╭─ TEXT EXCERPT

A few weekends ago, my wife and I found ourselves in the Traverse Mountain area in Lehi and were pleasantly surprised to see that a plethora of new restaurants had sprung up over the past several months.

Naturally, we took the first opportunity to begin checking them out.

Returning to the area on Saturday evening, we opted to stuff ourselves silly at Braza Grill Brazilian Steakhouse. Braza Grill follows that fine philosophy as set forth by other local Brazilian-style restaurants such as Tucanos and Rodizio Grill, where you pay one upfront price and then servers dare you not to eat your weight in delicious grilled meat. What’s not to like?

Braza Grill, which has been open for about three months, was bustling when we arrived, as one would expect for a Saturday night dinner rush. We were told at the counter to expect a 20-minute wait — which turned out to only be about half that time. The slight delay gave us time to look around a bit — and admire the sleek ambiance as well a giant thin metal sculpture of a bull mounted on the wall behind the front desk.

There are two main dining rooms at Braza, and we were shown to a table in the back room. Servers were busy hustling to and fro carrying skewers of the latest grilled meat making the rounds. We couldn’t wait to get started.

As a personal rule, we always challenge ourselves to try out the all-you-can-eat salad, pasta and appetizer bars first. Our plan of attack is to sample the items that most appeal to us, without putting too big of a dent in our appetite. OK, the main purpose is really to make us feel better about ourselves in preparation for the carnivorous activity to follow.

╰─
╭─ DATA SHOWN

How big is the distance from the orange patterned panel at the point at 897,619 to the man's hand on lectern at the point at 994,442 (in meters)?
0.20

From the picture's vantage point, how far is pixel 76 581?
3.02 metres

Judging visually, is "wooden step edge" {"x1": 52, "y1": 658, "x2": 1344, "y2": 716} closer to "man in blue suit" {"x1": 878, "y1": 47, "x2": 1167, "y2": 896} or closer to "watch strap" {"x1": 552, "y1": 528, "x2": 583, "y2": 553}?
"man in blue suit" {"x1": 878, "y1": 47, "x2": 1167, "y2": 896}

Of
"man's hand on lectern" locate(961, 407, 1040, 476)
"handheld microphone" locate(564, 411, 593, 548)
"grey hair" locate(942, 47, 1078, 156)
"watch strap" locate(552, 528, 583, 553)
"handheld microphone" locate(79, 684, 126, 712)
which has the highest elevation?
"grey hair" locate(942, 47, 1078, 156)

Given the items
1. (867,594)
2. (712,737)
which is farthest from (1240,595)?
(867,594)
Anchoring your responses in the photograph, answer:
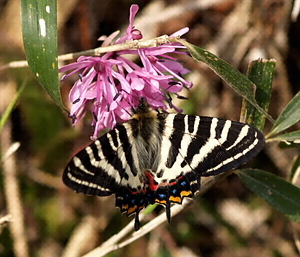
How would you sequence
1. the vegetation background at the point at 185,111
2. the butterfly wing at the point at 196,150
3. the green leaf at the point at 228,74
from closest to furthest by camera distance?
the green leaf at the point at 228,74 < the butterfly wing at the point at 196,150 < the vegetation background at the point at 185,111

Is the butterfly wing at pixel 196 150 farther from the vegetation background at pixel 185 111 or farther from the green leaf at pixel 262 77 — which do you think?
the vegetation background at pixel 185 111

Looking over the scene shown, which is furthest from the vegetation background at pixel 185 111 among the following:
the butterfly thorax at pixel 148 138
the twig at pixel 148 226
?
the butterfly thorax at pixel 148 138

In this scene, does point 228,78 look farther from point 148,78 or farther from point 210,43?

╰─

# EXERCISE REQUIREMENTS
[a] In the Braza Grill review above, why do the diners go to the all-you-can-eat salad, pasta and appetizer bars before the grilled meat? Answer in one to three sentences.
[b] According to the Braza Grill review above, about how long had the restaurant been open?
[c] Resume the Braza Grill review above, picking up after its final sentence.

# ANSWERS TO EACH TASK
[a] They treat it as a personal rule to sample the items that appeal to them most without putting too big a dent in their appetite. They admit the main purpose is to feel better about themselves before the meat-eating that follows.

[b] About three months.

[c]
Some of our favorite items from the side bars included the Rice and Chicken Strogranoff, Fried Bananas, Polenta, Mandioc, Three-Cheese Mashed Potatoes, Meatballs, and Rice Croquets. Additionally, we enjoyed the Mandarin Broccoli Salad and the Fruit Salad, which included pieces of pineapple, cantaloupe, kiwi and red grapes.

Like the other Brazilian steakhouses, you are given a token, in this case a round laminated coaster — red on one side, green on the other — that signals whether or not you want servers to approach your table with the latest fresh-off-the-grill skewers of meat. This is a good idea in theory, but it seems to be more of a guideline than a rule.

For example, as we wound down our salad bar samples, we flipped the token to green and began stocking up on an array of passing meats. After getting several and not being able to keep up, we sought to momentarily slow the flow by turning the token to red. But the meats just kept coming.

Now, could we simply pass on the meat options? Again, in theory, yes. But when you are faced with a skewer of honey-glazed ham, peppered steak, bacon-wrapped chicken or grilled pork — and you’re not sure when these particular items are going to come around again — then it’s just too much temptation to resist.

The red card option seemed to work better later in our meal, as servers recognized our pace was slowing down considerably and zeroed in on the token for verification.

Our very favorite meats were the beef tenderloin, which was loaded with flavor, the peppered steak and grilled sausage slices. Our least favorite was the garlic steak, which had a real strong flavor — but that probably just comes down to personal preference. We enjoyed pretty much everything else, which on this night also included spicy chicken (which was reminiscent flavor wise of buffalo wings), grilled chicken, top sirloin, pork loin and glazed pineapple. As things piled up on my plate, I even combined the pineapple and the ham, which was excellent.

The final tally included sampling 11 meats (several twice) and the grilled pineapple. Whew!

Braza Grill also offers dessert. Sometime when we have some room, we’ll have to give some a try.

BRAZA GRILL BRAZILIAN STEAKHOUSE

Where: 1873 W. Traverse Parkway, Suite A, Lehi

Hours: Monday to Friday, lunch 11 a.m. to 2 p.m., dinner 5-9 p.m.; Saturday 11 a.m. to 9 p.m.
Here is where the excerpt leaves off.